Adli Kontrol Kararının Kaldırılması
Soruşturma evresinde Cumhuriyet savcısı adli kontrolün artık gereksiz olduğu kanısına varacak olursa re’sen adli kontrolü kaldırarak şüpheliyi serbest bırakır. Kovuşturmaya yer olmadığı kararı verildiğinde şüpheli serbest kalır (CMK m.103/2).
Adli Kontrol Kararına Karşı Kanun Yolu
Adli kontrole ilişkin kararlara itiraz edilebilir (CMK m.11/2). Kararın hangi merciden verildiği önem taşımamaktadır.
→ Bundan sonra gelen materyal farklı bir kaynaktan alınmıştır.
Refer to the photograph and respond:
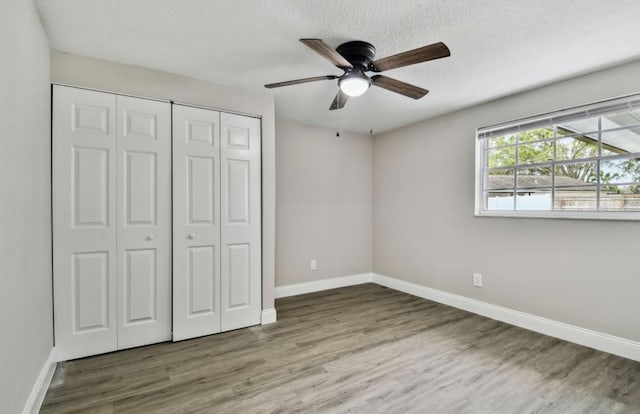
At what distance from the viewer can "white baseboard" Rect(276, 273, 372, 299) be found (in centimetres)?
407

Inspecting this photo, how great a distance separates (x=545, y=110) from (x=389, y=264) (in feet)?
8.90

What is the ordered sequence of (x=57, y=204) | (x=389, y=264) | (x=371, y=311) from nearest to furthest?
1. (x=57, y=204)
2. (x=371, y=311)
3. (x=389, y=264)

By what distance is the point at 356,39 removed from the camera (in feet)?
6.96

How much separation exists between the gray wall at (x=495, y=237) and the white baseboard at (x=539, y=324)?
0.18 feet

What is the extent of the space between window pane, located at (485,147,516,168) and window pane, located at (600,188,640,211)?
83 centimetres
Soruşturma evresinde sulh ceza hâkimince, kovuşturma evresinde mahkemece verilen adli kontrole ilişkin tüm kararlara karşı itiraz kanun yolu açıktır.
Adli Kontrol Kararının İçerdiği Yükümlülüklere Uymamanın Yaptırımı
Adlî kontrol hükümlerini isteyerek yerine getirmeyen şüpheli veya sanık hakkında, hükmedilebilecek hapis cezasının süresi ne olursa olsun, yetkili yargı mercii hemen tutuklama kararı verebilir. Bu hüküm, azami tutukluluk süresinin dolması nedeniyle verilen adli kontrol tedbirinin ihlali hâlinde de uygulanabilir. Ancak, bu durumda tutuklama süresi ağır ceza mahkemesinin görevine giren işlerde dokuz aydan, diğer işlerde iki aydan fazla olamaz (CMK m.112).